In this sample the color inside the shapes was cake tempera with crayon borders. The white line was painted white tempera with white chalk drawn over it.
I first heard about Reggie Laurent from Joanna at We Heart Art. See her kids' version of his work here.
I love the contrast created in this art!! I'll post kids' results when they are finished.

Wednesday, April 10, 2013

Wildflowers Drying in the Breeze

Here are a few of the results from this week's wildflower lesson. I haven't gotten them up on a bulletin board yet, but that will come ...

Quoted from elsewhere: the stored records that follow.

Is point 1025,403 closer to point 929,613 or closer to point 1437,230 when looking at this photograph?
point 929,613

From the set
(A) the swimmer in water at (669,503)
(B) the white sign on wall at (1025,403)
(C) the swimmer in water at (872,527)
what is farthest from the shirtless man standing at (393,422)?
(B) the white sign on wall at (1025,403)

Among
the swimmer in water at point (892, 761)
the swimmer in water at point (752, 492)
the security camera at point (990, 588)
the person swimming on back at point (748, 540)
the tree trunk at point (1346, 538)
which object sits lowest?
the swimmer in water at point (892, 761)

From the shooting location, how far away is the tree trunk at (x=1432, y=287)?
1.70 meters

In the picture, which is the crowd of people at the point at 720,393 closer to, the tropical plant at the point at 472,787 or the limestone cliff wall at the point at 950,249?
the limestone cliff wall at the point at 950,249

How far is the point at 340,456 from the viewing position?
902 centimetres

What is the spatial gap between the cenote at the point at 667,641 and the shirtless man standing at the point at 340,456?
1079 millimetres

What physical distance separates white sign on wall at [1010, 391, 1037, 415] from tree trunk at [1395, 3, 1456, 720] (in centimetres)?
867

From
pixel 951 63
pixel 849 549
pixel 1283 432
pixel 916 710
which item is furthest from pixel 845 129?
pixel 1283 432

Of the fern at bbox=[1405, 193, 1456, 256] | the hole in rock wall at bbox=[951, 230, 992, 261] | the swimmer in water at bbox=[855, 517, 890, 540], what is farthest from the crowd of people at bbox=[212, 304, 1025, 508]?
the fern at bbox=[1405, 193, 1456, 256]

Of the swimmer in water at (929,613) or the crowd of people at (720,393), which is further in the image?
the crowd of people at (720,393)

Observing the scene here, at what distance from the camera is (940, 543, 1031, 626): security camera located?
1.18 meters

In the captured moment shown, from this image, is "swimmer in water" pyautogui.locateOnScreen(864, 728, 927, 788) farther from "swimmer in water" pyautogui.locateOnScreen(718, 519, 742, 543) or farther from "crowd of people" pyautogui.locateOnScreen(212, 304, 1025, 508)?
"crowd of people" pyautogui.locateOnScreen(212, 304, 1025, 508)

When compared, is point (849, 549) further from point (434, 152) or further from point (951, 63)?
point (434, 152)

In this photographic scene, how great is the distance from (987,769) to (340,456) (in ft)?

The lesson for these is here.

Sunday, April 7, 2013

Our Newest Wildflowers

     The hills of Southern California are blooming with all kinds of wildflowers right now, so 1st graders are painting their own this week. I'm starting with a short lesson on Impressionism through the book, Ish, by Peter Reynolds and a peek at artist, Yvonne Coomber's beautiful wildflowers (see HERE). Then it is on to a wet-on-wet watercolor wash followed by Q-tip and fingerprint flowers.
      This first step is blue liquid watercolor with a circle blotted out white with paper towel (for the sun, later). If kids want clouds, they will have to leave portions of their paper white.
      Next, comes more wash, with pan watercolors in yellows, reds and a mixture to make green near the bottom. After finishing the wash, students go back and lay in yellow in that empty white circle for the sun. It's fun to watch the colors run!!
      Part of this lesson is to have smaller dots for flowers near the horizon line, the ones that are far away, and larger dots near the bottom. We are using tempera (red, yellow and blue) for the flowers, applied with Q-tips. The larger flowers in the foreground can be made with fingerprints.
     Final steps are to add smaller dabs of color to the centers of the larger flowers (using a mixture of regular and florescent tempera. The photo below shows how kids use a watercolor brush dipped in color and struck against a small toothpick to spatter on small dots and give the piece a more spontaneous look. I find this method a bit less messy than to just let them fling away with the brush!!

     It seems that we always end up with some version of wildflowers in the Spring. Past years we have done these ( click here and here).

     I am anxious to see these latest wildflowers all displayed and will be sure to share when we are finished:))

Wednesday, April 3, 2013

Experimenting with Lines and Buttons

Last week I mentioned the question of where art ideas come from, but I forgot one really important place for me. Often ideas grow from what materials I have on hand. You have probably all seen the Op Art Lesson on Mr. E's blog (here). I have tried it a couple of times and love the results, but I was looking for a way to shorten the project.

I also was given 2 large boxes of buttons some time ago to use in the classroom. So, starting with Mr. E's idea, instead of making a line with many dots, I just glued 3 buttons down for my dots. (One could, of course, do this with plain dots.) I used 6" X 6" illustration board (also donated!!).
Then,  I made the arced lines with a Sharpie marker until they bumped into each other.

Next, I applied 3 neighboring colors (on the color wheel) of watercolor to each space. I did try to intensify the colors where the pen lines met, but that was harder to do than I thought it would be, as I wasn't using watercolor paper and the board just sopped up the paint very quickly!!
 The top picture above shows what it looked like when I painted the entire background with black. I actually like the white background better, I think. I was originally thinking of doing this with first graders, but now, after auditioning it, I think it would be better for 3rd or 4th grade. This another one of those projects that I can imagine displaying altogether with the sides of each artwork next to the sides of others' works. Will be fun to try!!! But, this is testament to the importance of always trying out projects before asking kids to do them!!